14. Creativeness. All of Maslow's subjects were judged to be creative,
each in his own way. The creativity involved here is not special-talent
creativeness. It is a creativeness potentially inherent in everyone but usually
suffocated by acculturation. It is a fresh, naive, direct way of looking at
things. Creativeness is a characteristic most would agree to as characterizing
self-actualizing persons.
15. Polar opposites merge into a third, higher phenomenon as though the
two have united; therefore, opposite forces are no longer felt as conflict.

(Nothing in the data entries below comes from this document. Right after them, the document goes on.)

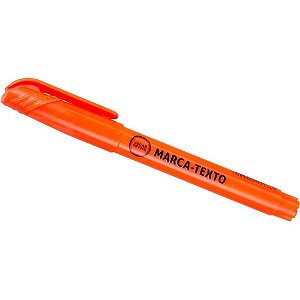 Caneta Marca Texto Jocar Laranja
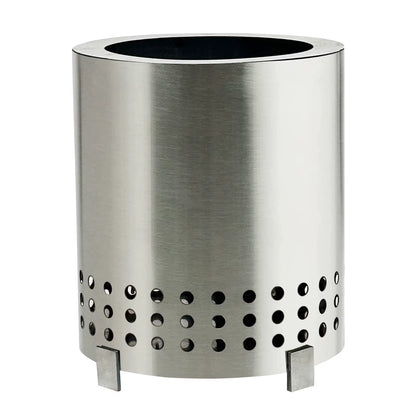 Portable Mini Fire Pit Stove Safe Burning Grilling Stove for Wood Burning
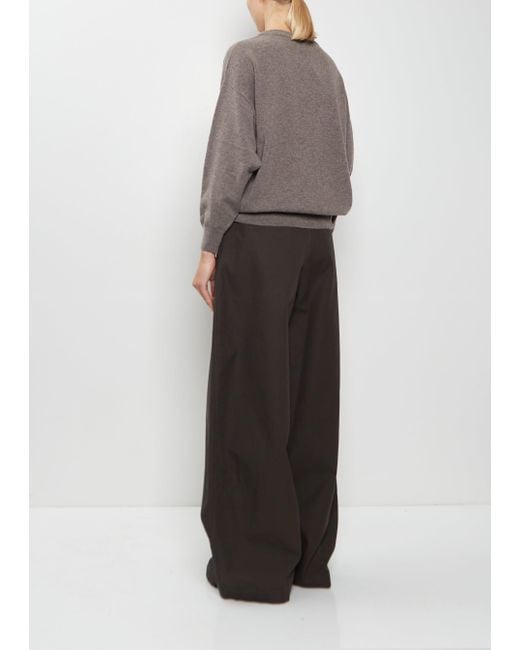 Begg x Co Gray Iris Cashmere Sweater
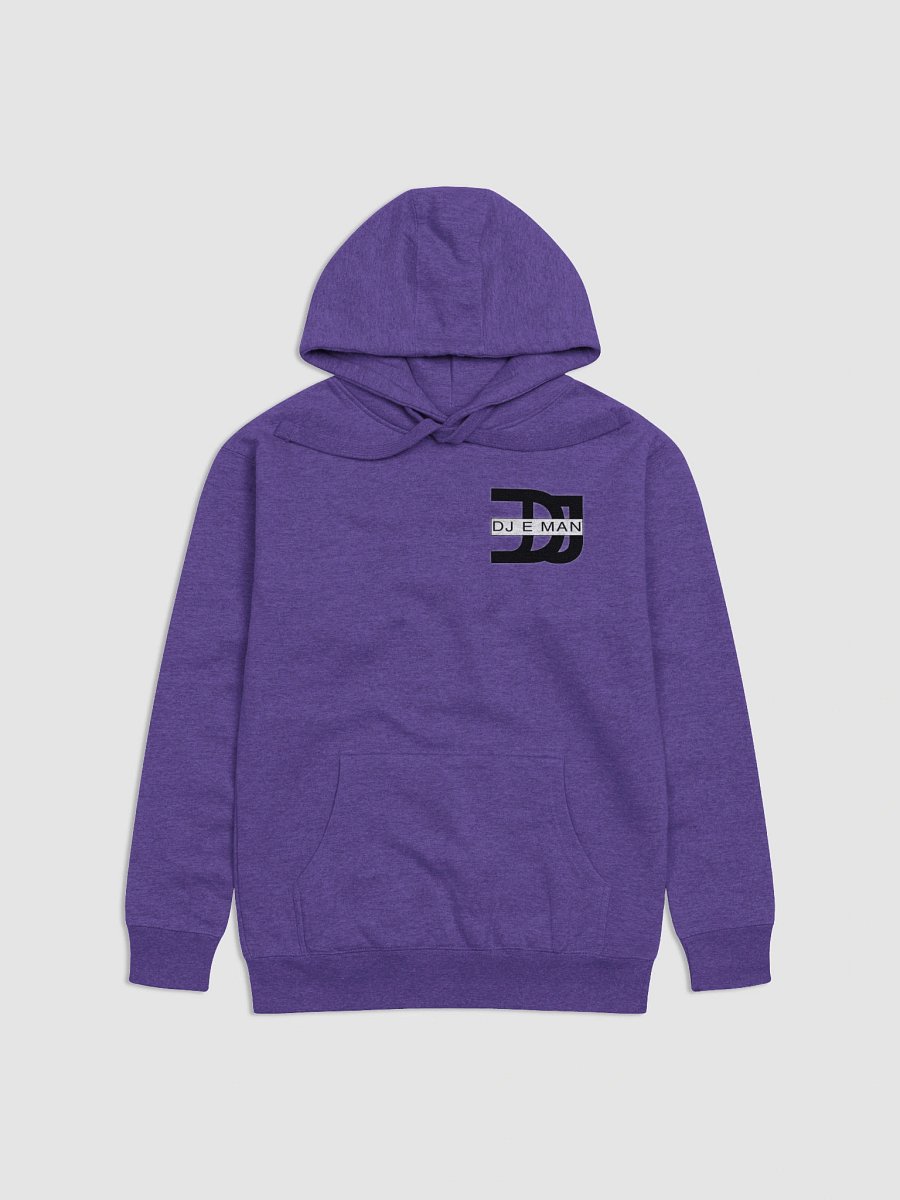 DJ E MAN Bold Logo Unisex Hoodie product image (1)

To the self-actualized person work becomes play and desires are in excellent
accord with reason. The self-actualized person retains his childlike qualities
yet is very wise.
1. More efficient perception of reality and more comfortable relations with
it. This characteristic includes the detection of the phoney and dishonest
person and the accurate perception of what exists rather than a distortion of
perception by one's needs. Self-actualizing people are more aware of their
environment, both human and nonhuman. They are not afraid of the unknown and can
tolerate the doubt, uncertainty, and tentativeness accompanying the perception
of the new and unfamiliar.
After all is said and done, after everything you experience and all the
self-discovery and self-exploration....the question to ask yourself....is this you?